What else? We had a terrible week of the world’s worst shower pressure; it got so bad that Field decided she’d take to having baths. Her doing this somehow magically fixed the shower pressure, and it’s back to being what anyone would call reasonable – a good thing, because we were having conversations about whether the wiring was, in fact, more important than sorting out the plumbing (yes, in terms of safety; no, in terms of quality of life).

We’ve also hung about half the art. We need to get a drill to do the rest (we borrowed one off friends for the first week or so but then gave it back; now we have one on order from FlyBuys), and we’re still in discussions about where stuff is going.

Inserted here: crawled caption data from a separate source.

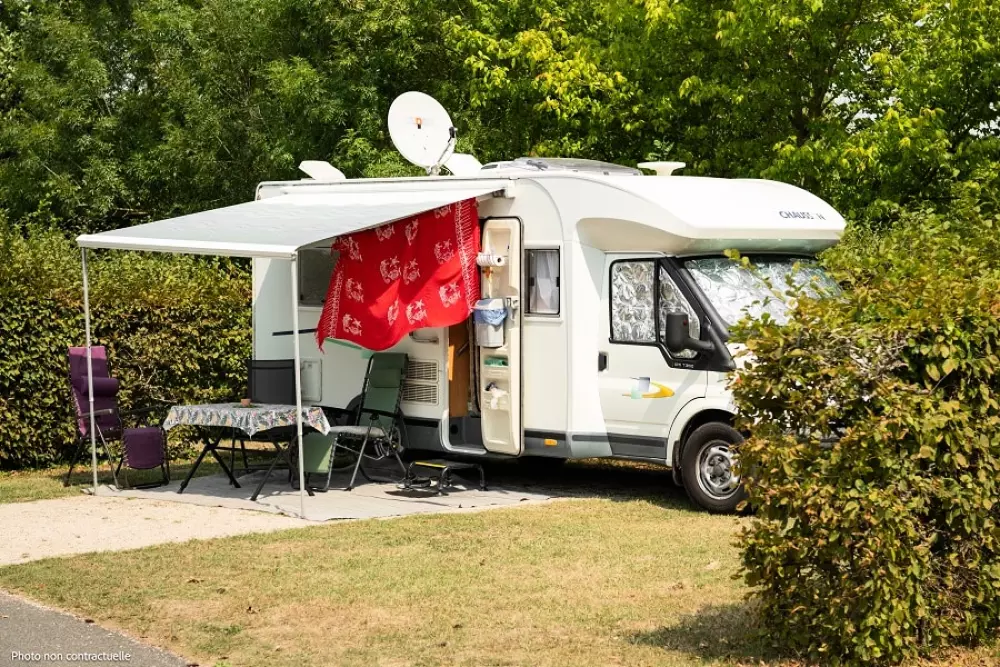 Camping Le Renom 3 étoiles★★★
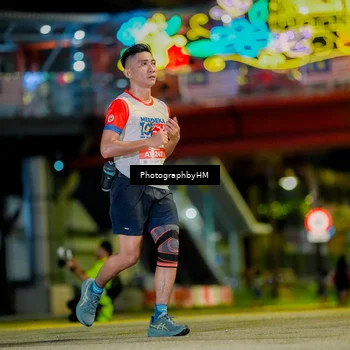 Runner Photo 4621930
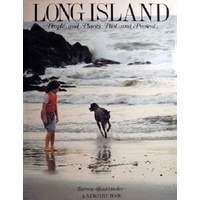 Long Island. People And Places, Past And Present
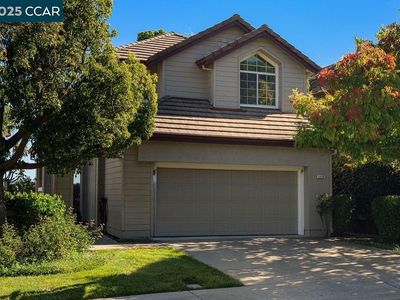 1409 Fountain Springs Cir, Danville, CA, 94526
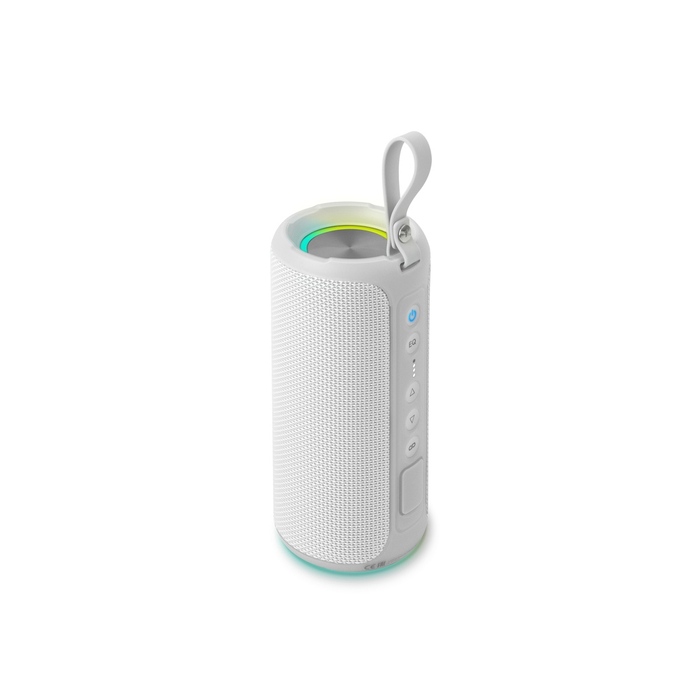 Портативная колонка «mySound Colibri 2C» Вт, белый
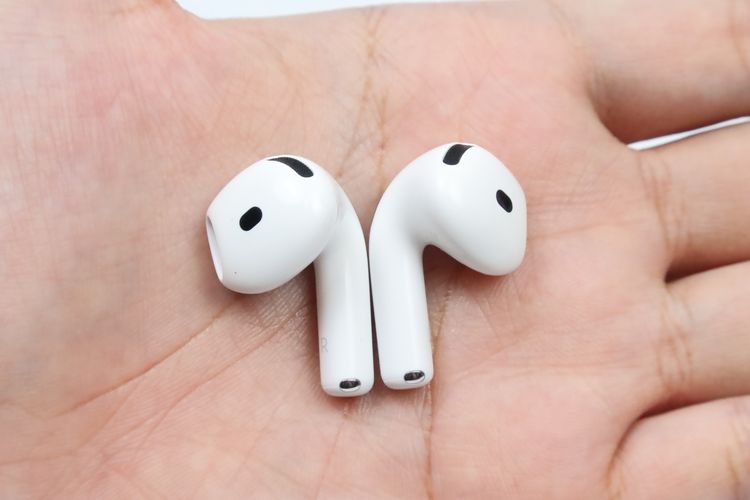 AirPods 4 - ID26040037 รูปที่ 10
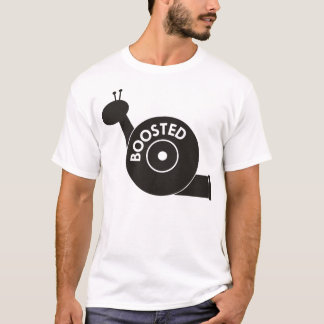 Aufgeladen T-Shirt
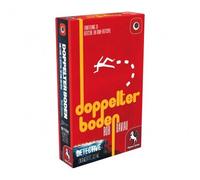 Detective Serie 1 Firmata - Fondo Doppio (Espansione) - Tedesco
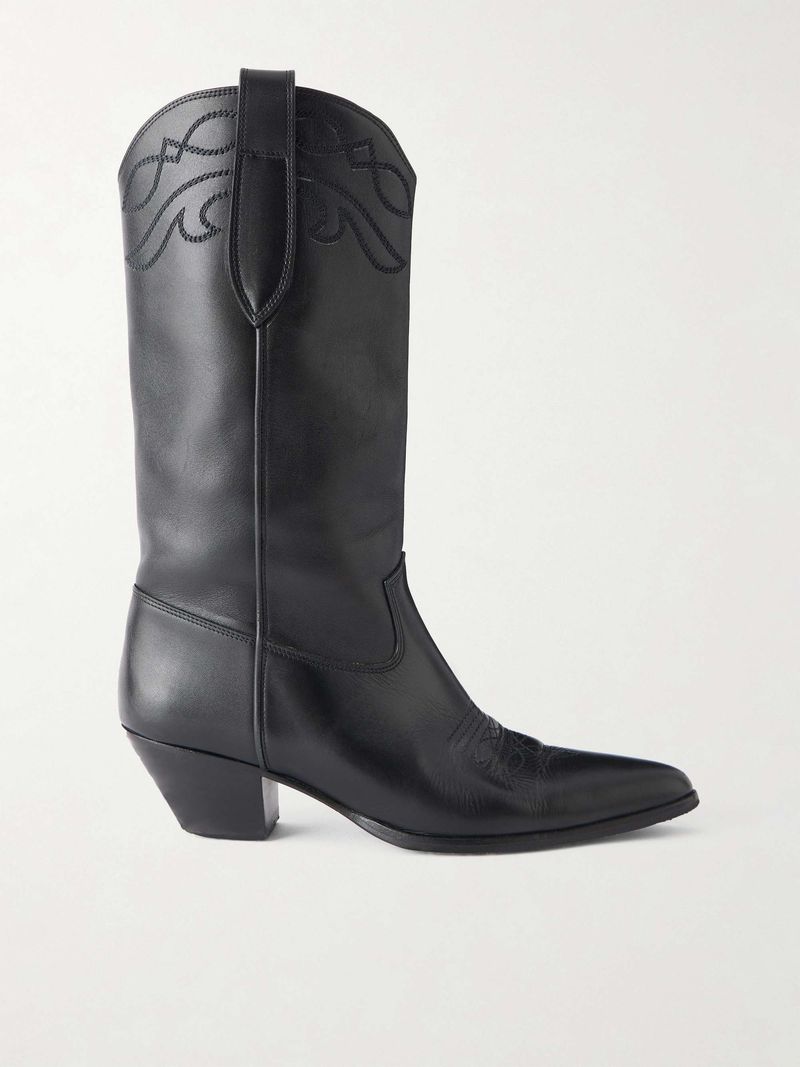 Western Boots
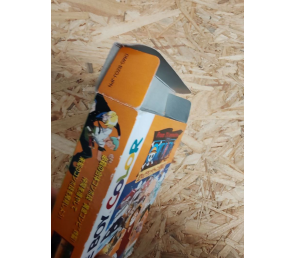 One Piece Maboroshi no Grand Line Boukenki! GBC Game Boy Color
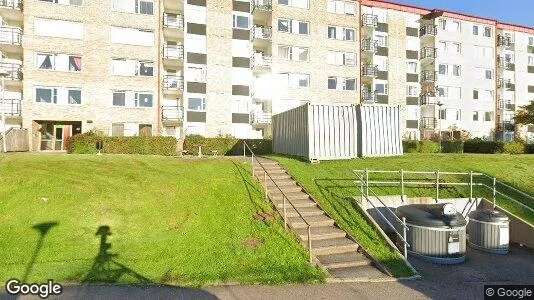 Lägenheter att hyra i Område ej specificerat - Bild från Google Street View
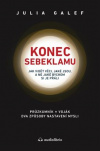 Konec sebeklamu. Průzkumník x bojovník. Dva způsoby nastavení mysli.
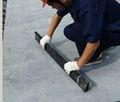 WP-SBS Wet-application Width Elastomeric Modified Bitumen Waterproofing Membrane 4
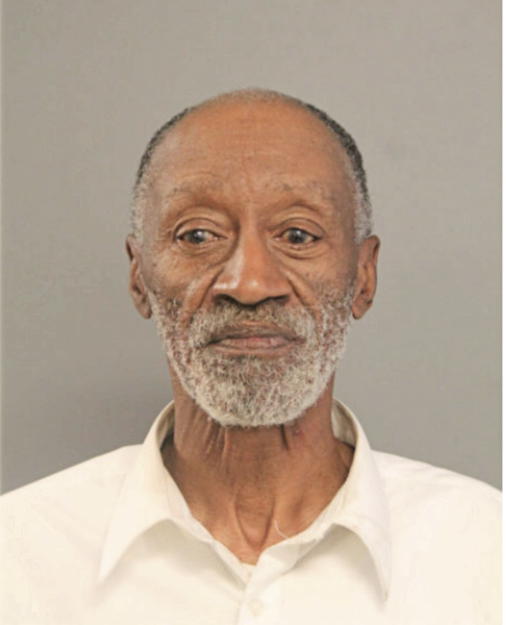 JOHN BURDETTE, Cook County, Illinois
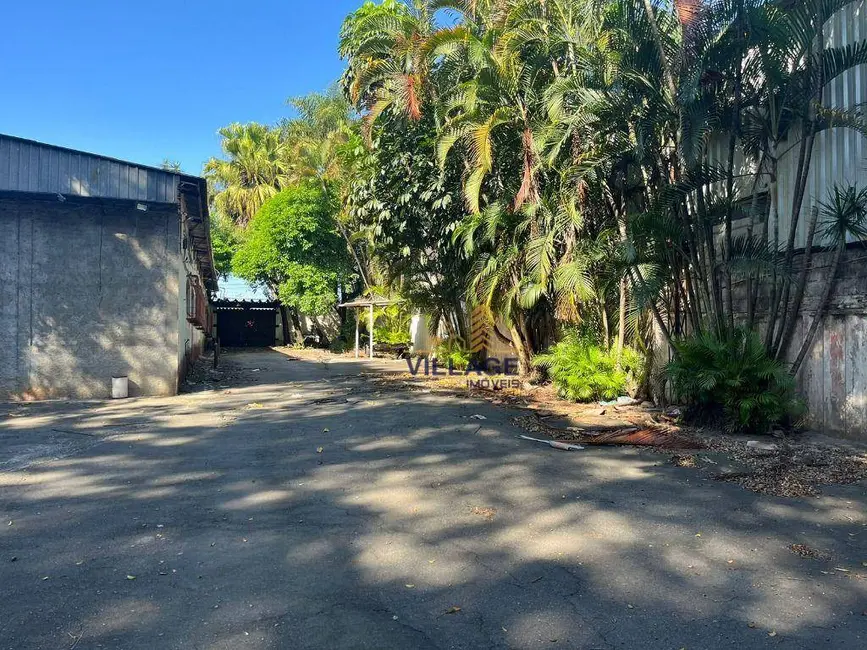 Armazém / Galpão para alugar, 2300m2 em Parque São Domingos, São Paulo - SP - imagem 8 Foto 8 de Armazém / Galpão para alugar, 2300m2 em Parque São Domingos, São Paulo - SP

And there’s only a few empty boxes to get rid of – and some polystyrene.

And I rearranged the shed so stuff is easier to get to.

house: plumbing, part i

… I had not entirely realised just how much noise the constant running of the leaky toilet was making until it had been fixed. 15 minutes ago. My house is SILENT. This is AWESOME.

Also getting fixed today:
– the pipe that drains the wastewater from the shower, which was, like, not attached
– the thermostat on the hot water tank (WAY too hot)
– the leaky showerhead

And I’ve asked about:
– why the hot water pressure in the shower is SO SHIT (apparently because we’re on low pressure hot water, and changing it would mean re-plumbing everything? IDK.)
– how I find out whether we can have gas hot water (find out if there are connections on the street, get gas company to put a pipe and meter in, then get infinity hot water installed and everything re-plumbed. BIG JOB, apparently)

We can’t have the cold tap on the washing machine fixed today, because neither I nor the plumber can find the water mains (I would be entirely unsurprised if nobody has touched a single bit of plumbing in this house for 15 years. It’s probably under a bush somewhere, who the fuck knows). So the plumber will ring the council; the council will come out and find it and spray around it with spraypaint; and then the plumber will come back and fix our washing machine tap. This is frustrating (I’m back at work next week, so things’ll be that much harder to arrange; I’ve used up all of my Need Random Time Off To Deal With Things goodwill at work over this whole house-buying experience) but, y’know, not the fault of me or the plumber, so. Because the mains can’t be turned off, we also can’t get the leak on the roof fixed (it’s leaking on to the roof, not through it, thank fuck).

The plumber has gone off to get some gear – replacement showerhead, replacement trap for the shower – and then is coming back to sort out things.